Neuron, 2022 · DOI: 10.1016/j.neuron.2022.09.027 · Published: December 21, 2022
This study investigates the molecular mechanisms underlying spinal disinhibition after nerve injury, focusing on neuropathic pain and mechanical hypersensitivity. The researchers found that nerve injury triggers a reduction of inhibitory outputs from specific interneurons in the spinal cord. This reduction leads to hyperactivation of the spinal cord nociceptive pathway, which results in mechanical hypersensitivity. The retinoic acid receptor RARα was identified as a key mediator of this synaptic disinhibition. Blocking RARα in specific neurons or using an RARα antagonist prevented the development of mechanical hypersensitivity, suggesting RARα is a potential target for neuropathic pain treatment.
RARα signaling in spinal PV+ neurons represents a potential therapeutic target for the treatment of neuropathic pain.

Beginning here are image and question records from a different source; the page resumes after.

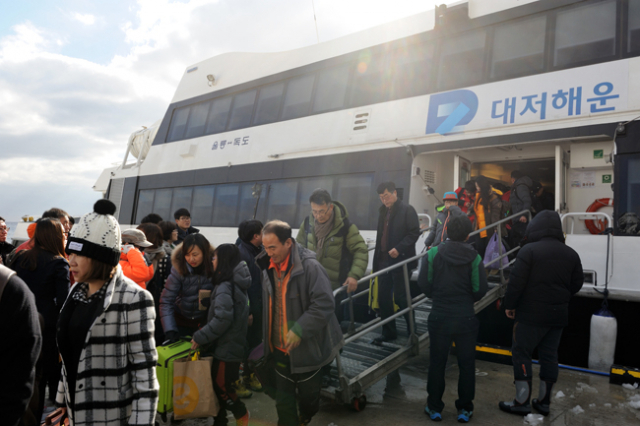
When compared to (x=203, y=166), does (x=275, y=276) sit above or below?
below

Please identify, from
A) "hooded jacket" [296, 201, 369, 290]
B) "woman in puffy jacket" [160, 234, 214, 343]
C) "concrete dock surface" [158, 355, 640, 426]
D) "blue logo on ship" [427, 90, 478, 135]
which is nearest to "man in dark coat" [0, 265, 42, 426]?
"woman in puffy jacket" [160, 234, 214, 343]

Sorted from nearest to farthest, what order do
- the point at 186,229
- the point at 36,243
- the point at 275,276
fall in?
the point at 275,276 → the point at 36,243 → the point at 186,229

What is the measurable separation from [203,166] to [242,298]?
6502 millimetres

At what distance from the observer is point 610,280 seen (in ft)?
14.8

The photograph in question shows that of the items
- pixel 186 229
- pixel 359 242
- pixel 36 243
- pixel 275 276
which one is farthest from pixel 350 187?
pixel 36 243

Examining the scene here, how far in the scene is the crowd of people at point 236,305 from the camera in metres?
1.71

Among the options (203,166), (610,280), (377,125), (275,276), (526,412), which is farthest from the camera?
(203,166)

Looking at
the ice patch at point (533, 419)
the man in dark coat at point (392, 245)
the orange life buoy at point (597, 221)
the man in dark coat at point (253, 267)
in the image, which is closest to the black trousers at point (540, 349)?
the ice patch at point (533, 419)

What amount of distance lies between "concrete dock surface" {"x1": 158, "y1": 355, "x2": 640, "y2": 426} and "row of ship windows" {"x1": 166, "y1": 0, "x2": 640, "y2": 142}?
355cm

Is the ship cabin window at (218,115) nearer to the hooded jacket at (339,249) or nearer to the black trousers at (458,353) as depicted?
the hooded jacket at (339,249)

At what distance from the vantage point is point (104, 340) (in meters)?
1.71

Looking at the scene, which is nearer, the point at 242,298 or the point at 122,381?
the point at 122,381

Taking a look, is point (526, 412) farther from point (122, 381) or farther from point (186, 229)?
point (186, 229)

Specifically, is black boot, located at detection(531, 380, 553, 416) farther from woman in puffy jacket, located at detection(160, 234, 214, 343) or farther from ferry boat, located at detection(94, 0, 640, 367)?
woman in puffy jacket, located at detection(160, 234, 214, 343)
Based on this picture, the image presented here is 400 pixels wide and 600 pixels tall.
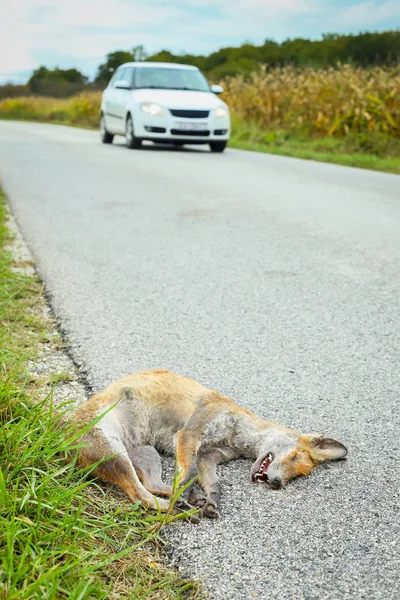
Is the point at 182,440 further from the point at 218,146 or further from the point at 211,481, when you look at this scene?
the point at 218,146

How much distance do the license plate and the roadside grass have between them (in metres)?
13.1

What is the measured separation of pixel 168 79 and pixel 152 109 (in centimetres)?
178

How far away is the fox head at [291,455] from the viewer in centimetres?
286

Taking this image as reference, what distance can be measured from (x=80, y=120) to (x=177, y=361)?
97.9 ft

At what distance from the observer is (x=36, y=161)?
1386 centimetres

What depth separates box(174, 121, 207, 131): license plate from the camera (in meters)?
15.6

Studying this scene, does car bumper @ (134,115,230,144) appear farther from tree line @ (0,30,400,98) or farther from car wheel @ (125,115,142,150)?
tree line @ (0,30,400,98)

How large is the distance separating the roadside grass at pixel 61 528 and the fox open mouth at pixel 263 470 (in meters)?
0.48

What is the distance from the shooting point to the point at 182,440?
2953mm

A critical period exists after nerve injury during which RARα-mediated homeostatic modulation of dorsal horn circuit function can be targeted for effective therapeutic intervention.
The study elucidates a key mechanism of central sensitization where peripheral nerve injury triggers homeostatic synaptic compensation in spinal dorsal horn circuits, causing redirection of tactile sensory signals into nociceptive circuits.